In Berlin, the brightly striped rainbow flag symbolizing the gay rights movement flew over city hall for the first time, as hundreds of thousands turned out to watch or participate in the parade.
In 1999, France passed a law giving unmarried couples - including gays - some of the same rights as married couples, including the right to file joint tax forms. But France’s efforts are considered a step behind several of its neighbors’ attempts to promote gay rights.
On Friday, the Belgian government approved a bill to fully legalize same-sex weddings, a measure that, if approved by parliament, would make the country the second in the world to recognize gay marriages, after the Netherlands.
An estimated 180,000 people marched to booming disco beats and the flutter of rainbow flags through Sao Paulo, Brazil on Sunday in Latin America’s biggest gay pride parade.
Eighteen floats, with music, go-go dancers and drag queens, marched to the city center for a colorful stage show on a square that is home to many gay bars.
On Gay Pride Day in Israel’s most cosmopolitan city, dozens of black-clad Israeli and Palestinian gays linked arms and marched Friday to protest Israel’s continued occupation of parts of the West Bank and Gaza Strip.
Whistling and chanting under the banner, “There is no pride in the oppression of others,” the group of about 150 lesbians and homosexuals was in stark contrast to bare-chested cupids and fuchsia-haired drag queens featured in a larger parade.
A 34-year-old Palestinian lawyer from the West Bank town of Ramallah said Palestinian and Israeli homosexuals found it easier than their straight counterparts to find common ground.
Gays and lesbians from Asheville and from across the American South flocked to Atlanta this weekend for the South’s largest gay pride event. Fifteen candidates for public office mixed in with AIDS service organizations and party floats from gay bars in the Sunday parade through the Midtown district. On Saturday, tens of thousands packed Piedmont Park, where more than 50 musicians and performers entertained the crowd from two stages. The event is a celebration with a political message.
“I think, surprisingly, the city of Atlanta seems to be more welcoming to the gay and lesbian community,” said Donna Narducci, executive director of Atlanta Pride Inc.

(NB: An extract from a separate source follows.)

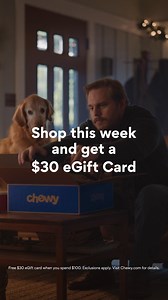 This week on Chewy, shop holiday and get a $30 eGift Card. | Chewy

The city offers health benefits to partners of gay and lesbian employees, as do several major corporations headquartered here, including Coca-Cola and Delta Air Lines.
Friday, there was also a somber reminder of the devastation AIDS has wrought. At a 7:30 candlelight vigil in John Howell Park in Virginia-Highland, speakers talked about the struggle against the disease.
“The real focus of the vigil is the contributions that lesbians and gay men have had in the fight against AIDS,” said Jeff Graham, executive director of the AIDS Survival Project in Atlanta. Graham said federal data show that at least 10,000 people in metro Atlanta have HIV or AIDS.
In Chicago, a crowd of about 300,000 marched in that city’s gay pride event. Protesters took the opportunity to confront Cook County States Attorney Dick Devine, accused of failing to prosecute police officers who commit hate crimes.
Gay pride events take place in more than 200 cities each year, according to Interpride, an organization that coordinates the events. Many take place on the same weekend in June.
In North Carolina, an OutCharlotte cultural event is planned for October 3-7 in Charlotte, and the North Carolina PrideFest is planned for September 29 in Durham.